* Instructions for the task *
Recast the rows as a JSON list of strings, one string per line, from the first line through the line containing "231, 209, 309)". Omit blank lines and leave the pictures out.

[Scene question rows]
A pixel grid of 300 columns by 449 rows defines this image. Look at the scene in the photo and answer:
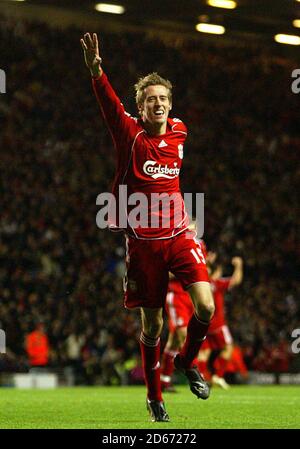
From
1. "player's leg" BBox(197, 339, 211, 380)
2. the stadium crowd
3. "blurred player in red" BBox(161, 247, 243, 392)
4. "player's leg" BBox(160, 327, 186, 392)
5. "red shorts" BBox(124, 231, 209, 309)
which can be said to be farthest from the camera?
the stadium crowd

* Exercise output *
[
  "A pixel grid of 300 columns by 449 rows defines this image. Look at the scene in the photo and answer:",
  "From",
  "1. \"player's leg\" BBox(197, 339, 211, 380)",
  "2. the stadium crowd",
  "3. \"blurred player in red\" BBox(161, 247, 243, 392)",
  "4. \"player's leg\" BBox(160, 327, 186, 392)",
  "5. \"red shorts\" BBox(124, 231, 209, 309)"
]